A recente PORTARIA Nº 214/2025/SEMUS , publicada em Vilhena/RO em 07 de julho de 2025 , sob o pretexto de "autorizar a emissão de Declaração de Comparecimento em unidades de saúde", desencadeou um debate preocupante sobre a interferência administrativa na prática médica. A medida surge em um contexto de pressão do setor comercial, que alega "impactos dos atestados médicos excessivos" e perdas financeiras devido a ausências de funcionários.
A Portaria, assinada pelo Secretário Municipal de Saúde, Wagner Wasczuk Borges , autoriza as unidades de saúde do Município de Vilhena/RO a emitir Declaração de Comparecimento para pacientes que, após avaliação clínica, não justifiquem um atestado médico para afastamento laboral, especialmente em atendimentos classificados como "verde" ou "azul" no Protocolo de Manchester. No entanto, o texto da própria Portaria ressalta que o Atestado Médico é um "ato exclusivo do profissional médico" e só deve ser emitido quando houver "justificativa clínica para afastamento das atividades laborais". Essa distinção fundamental, que deveria ser um baluarte da autonomia médica, parece ser distorcida sob o peso de pressões externas.
CRM e Autonomia Médica: A Linha Vermelha Cruzada?
A Portaria 214/2025/SEMUS faz referência a diversas resoluções do Conselho Federal de Medicina (CFM) e pareceres do Conselho Regional de Medicina do Paraná (CRM-PR). A Resolução CFM nº 2.381/2024, por exemplo, é clara ao afirmar que "apenas médicos e dentistas registrados nos respectivos Conselhos Regionais podem emitir atestados para afastamento do trabalho". O Art. 110 do Código de Ética Médica, também citado, veda ao médico fornecer atestado sem ter praticado o ato profissional que o justifique ou que não corresponda à verdade.

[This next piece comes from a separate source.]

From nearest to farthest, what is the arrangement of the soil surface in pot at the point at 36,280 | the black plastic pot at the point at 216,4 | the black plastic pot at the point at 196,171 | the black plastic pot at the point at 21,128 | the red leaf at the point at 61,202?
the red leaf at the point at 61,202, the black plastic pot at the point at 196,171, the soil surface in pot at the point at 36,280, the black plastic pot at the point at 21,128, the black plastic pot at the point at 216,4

A questão central é: como pode um documento administrativo, emitido por uma secretaria municipal, interferir na decisão clínica de um médico habilitado? O Parecer CRM-PR nº 2.772/2019 , mencionado na Portaria, reforça que tanto a Declaração de Comparecimento quanto o Atestado Médico "podem justificar a ausência do trabalhador por motivo médico" , desde que "emitidos dentro dos parâmetros legais e éticos". Ora, esses parâmetros são definidos pelos conselhos de medicina, e não por gestores municipais que cedem a pressões comerciais.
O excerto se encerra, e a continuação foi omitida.